Lesetext:
Die kalten Regionen, in denen Permafrost vorkommt – das Hochgebirge und die Polargebiete – reagieren besonders stark auf die Klimaänderung. Die Studie zeigt nun, dass die Zunahme der Permafrost-Temperaturen in den Gebirgsregionen Europas zum Teil ähnlich groß ist wie in der Arktis: die größte Erwärmung beobachten die Forschenden an den höchstgelegenen und nördlichsten Standorten. Wenn die Temperaturen im eisreichen Permafrost gegen 0 °C steigen, verlangsamt sich die Erwärmung deutlich und kommt fast zum Stillstand, weil die Energie für das Schmelzen des Eises im Untergrund benötigt wird. Ist das Eis im Permafrostboden geschmolzen, steigen die Temperaturen wieder an.
Dank der guten internationalen Zusammenarbeit konnten Jeannette Nötzli und ihr Team auf zum Teil jahrzehntelange Messreihen aus europäischen Gebirgen zurückgreifen, welche die Temperaturen in mindestens zehn Metern Tiefe messen. «Dieser große Datensatz ist einmalig und enorm wertvoll.», erklärt Nötzli.
Deren Erhebung in rauer und kalter Gebirgsumgebung und über so viele Jahre hinweg bedeutet aufwändige Arbeit und erfordert viel Engagement. Solche Zeitreihen und deren Auswertung sind eine wichtige Grundlage nicht nur für die Forschung, sondern auch für die Praxis und Behörden. Die zunehmenden Veränderungen im Gebirge und die möglichen Folgen für Naturgefahren und die Infrastruktur sind eine große Herausforderung in vielen Berggebieten.
Wie die Messungen geht auch die Erwärmung des Permafrosts weiter. «Das sieht man auch daran, dass die Erwärmung in zehn Metern Tiefe stärker ist als tiefer im Boden», sagt Jeannette Nötzli. Weiter unten im Boden reagieren die Temperaturen mit zunehmender Verzögerung auf die Klimaänderung. Die beobachtete Erwärmung wird in den kommenden Jahrzehnten weiter in grössere Tiefen vordringen.

Aufgabenstellung:
Gib den Text über die Erwärmung des Permafrosts vollständig und wortgetreu wieder.

Datenübersicht:
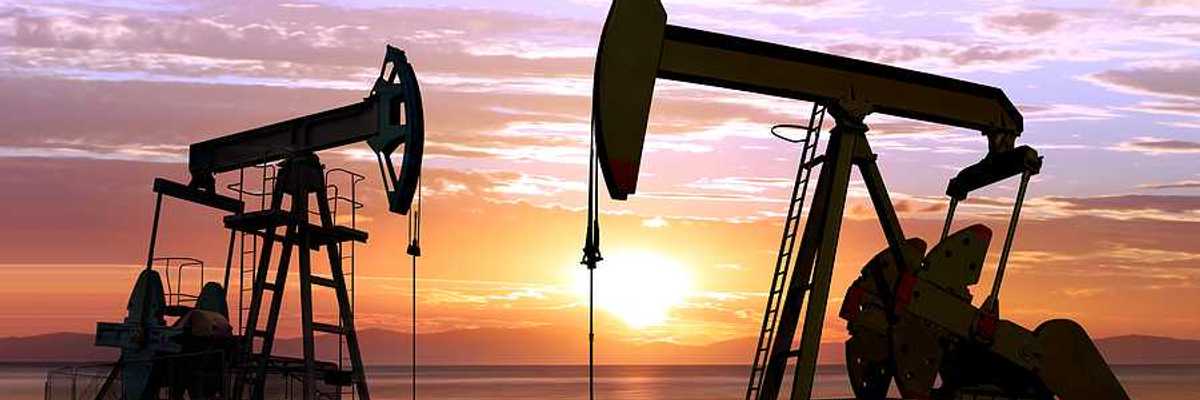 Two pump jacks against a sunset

...

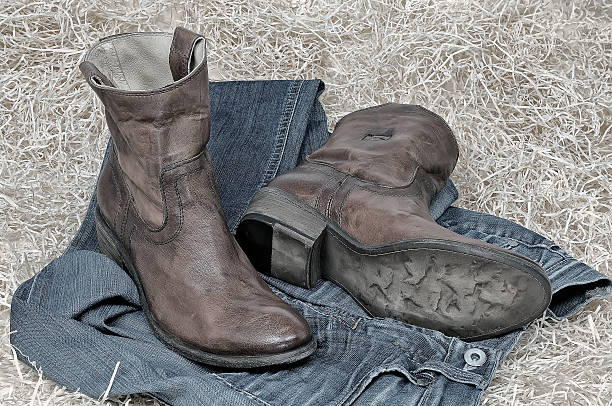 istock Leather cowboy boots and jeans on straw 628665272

...

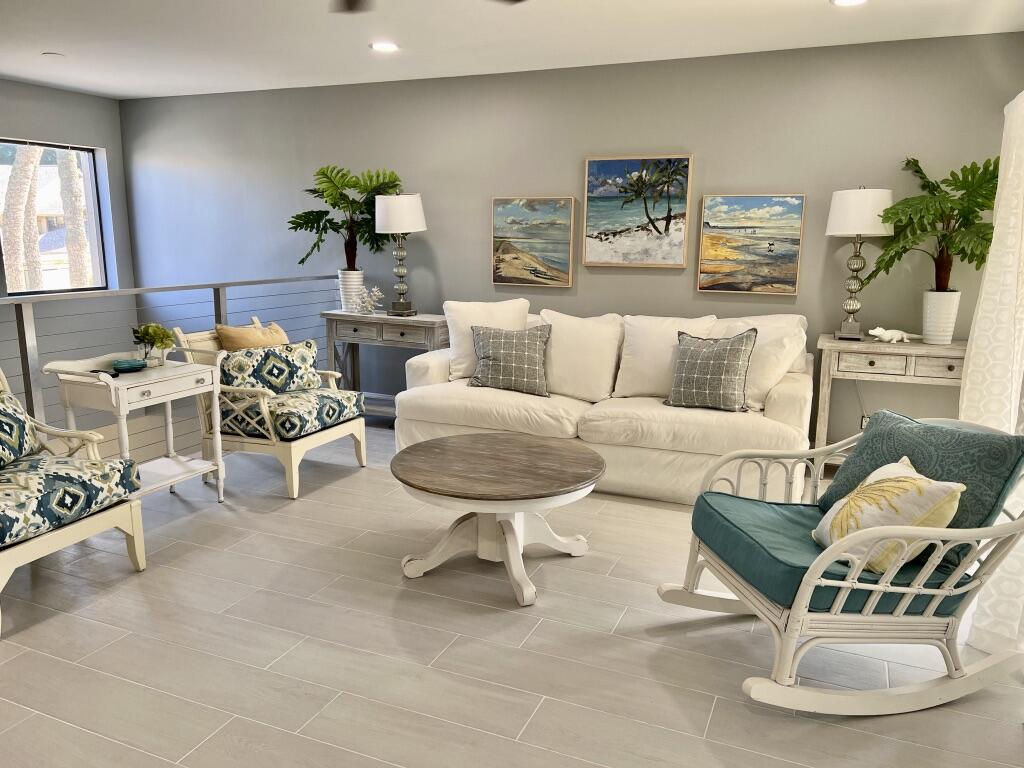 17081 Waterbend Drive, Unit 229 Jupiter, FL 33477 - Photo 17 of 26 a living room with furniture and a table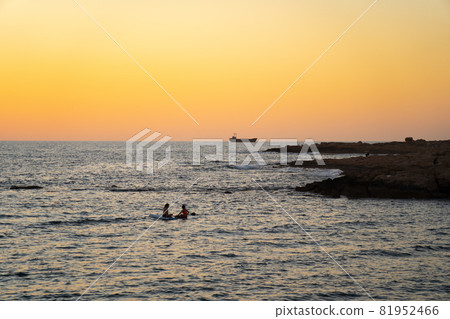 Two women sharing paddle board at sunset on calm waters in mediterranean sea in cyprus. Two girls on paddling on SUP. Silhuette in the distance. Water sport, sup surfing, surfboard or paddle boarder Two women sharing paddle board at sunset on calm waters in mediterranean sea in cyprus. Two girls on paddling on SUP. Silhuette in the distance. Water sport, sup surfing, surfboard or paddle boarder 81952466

Lösung:
Die kalten Regionen, in denen Permafrost vorkommt – das Hochgebirge und die Polargebiete – reagieren besonders stark auf die Klimaänderung. Die Studie zeigt nun, dass die Zunahme der Permafrost-Temperaturen in den Gebirgsregionen Europas zum Teil ähnlich groß ist wie in der Arktis: die größte Erwärmung beobachten die Forschenden an den höchstgelegenen und nördlichsten Standorten. Wenn die Temperaturen im eisreichen Permafrost gegen 0 °C steigen, verlangsamt sich die Erwärmung deutlich und kommt fast zum Stillstand, weil die Energie für das Schmelzen des Eises im Untergrund benötigt wird. Ist das Eis im Permafrostboden geschmolzen, steigen die Temperaturen wieder an.
Dank der guten internationalen Zusammenarbeit konnten Jeannette Nötzli und ihr Team auf zum Teil jahrzehntelange Messreihen aus europäischen Gebirgen zurückgreifen, welche die Temperaturen in mindestens zehn Metern Tiefe messen. «Dieser große Datensatz ist einmalig und enorm wertvoll.», erklärt Nötzli.
Deren Erhebung in rauer und kalter Gebirgsumgebung und über so viele Jahre hinweg bedeutet aufwändige Arbeit und erfordert viel Engagement. Solche Zeitreihen und deren Auswertung sind eine wichtige Grundlage nicht nur für die Forschung, sondern auch für die Praxis und Behörden. Die zunehmenden Veränderungen im Gebirge und die möglichen Folgen für Naturgefahren und die Infrastruktur sind eine große Herausforderung in vielen Berggebieten.
Wie die Messungen geht auch die Erwärmung des Permafrosts weiter. «Das sieht man auch daran, dass die Erwärmung in zehn Metern Tiefe stärker ist als tiefer im Boden», sagt Jeannette Nötzli. Weiter unten im Boden reagieren die Temperaturen mit zunehmender Verzögerung auf die Klimaänderung. Die beobachtete Erwärmung wird in den kommenden Jahrzehnten weiter in grössere Tiefen vordringen.